入社2年目で布施明の担当ADだったころの私が、今度の新曲だと詞を見せられたのが、小椋の「シクラメンのかほり」(75年)だった。過去の歌謡曲の詞と違い、70年代の新しい空気感の匂いがした。萩田光雄編曲によるイントロのギターのサスフォー(sus4)のコード(不安感)も絶妙だった。

布施の歌唱は折り紙付きだけに瞬く間に火が付き、日本レコード大賞、日本歌謡大賞などを総なめにし、オリコンで年間1位の大ヒットとなった。布施にとっても初のミリオンセラーだ。

小椋の歌詞はどこか文学的な香りが漂い、中原中也の「私の上に降る雪は真綿のようでありました」という詩を思い浮かべた。

82年、梅沢富美男の「夢芝居」は50万枚超えの大ヒット。梅沢はこの曲でNHK紅白歌合戦出場を果たした。イントロの拍子木が鳴ると、今にも役者が登場しそうな臨場感あふれる桜庭伸幸の編曲も見事だった。

そして、何といっても86年の美空ひばりの「愛燦燦」だ。太陽の光ではなく愛が燦燦とこの身に降って…すごい表現である。2007年の「NHK紅白歌合戦」では小椋が生前のひばりの映像とデュエットを披露した。

小椋自身の楽曲はすべて元モップスの星勝が編曲を担当したが、曲を提供した歌手にはそれぞれに適した編曲家がついて、音の世界観を見事に作り上げている。編曲家が競うようにサウンド面を盛り上げた。歌謡曲もこのあたりから編曲を注視するようになった。
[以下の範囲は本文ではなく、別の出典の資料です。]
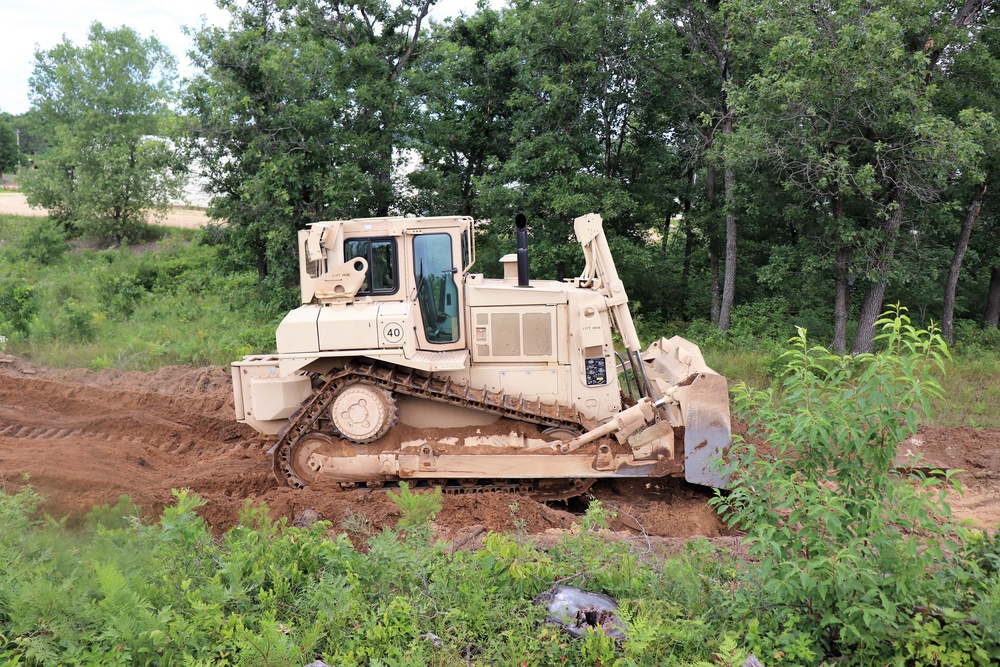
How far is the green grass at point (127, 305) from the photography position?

09年、民謡歌手の高橋孝に興味を持ち、問い合わせると小椋の事務所に所属していた。08年にミニアルバム「初恋草」でデビューし、インドネシアまで行ってMVも作った。翌年にはミニアルバムをリリースしたが、高橋の体調不良で活動はストップしてしまった。

後日、一緒にゴルフをして一番驚いたのは、グリーンに寄せるときにはすべてが安全な転がし打法だった。とにかく自分のやり方、リズムを変えない人だった。 =敬称略

■小椋佳(おぐら・けい) シンガー・ソングライター。1944年1月18日生まれ、80歳。東京都出身。71年に歌手デビュー。長年銀行マンとの二足のわらじだったが、93年に銀行を退職。2023年でコンサート活動から引退した。

■篠木雅博(しのき・まさひろ) 株式会社「パイプライン」顧問、日本ゴスペル音楽協会顧問。1950年生まれ。東芝EMI(現ユニバーサルミュージック)で制作ディレクターとして布施明、五木ひろしらを手がけ、椎名林檎らのデビューを仕掛けた。2010年に徳間ジャパンコミュニケーションズ代表取締役社長に就任し、Perfumeらを輩出。17年に退職し現職。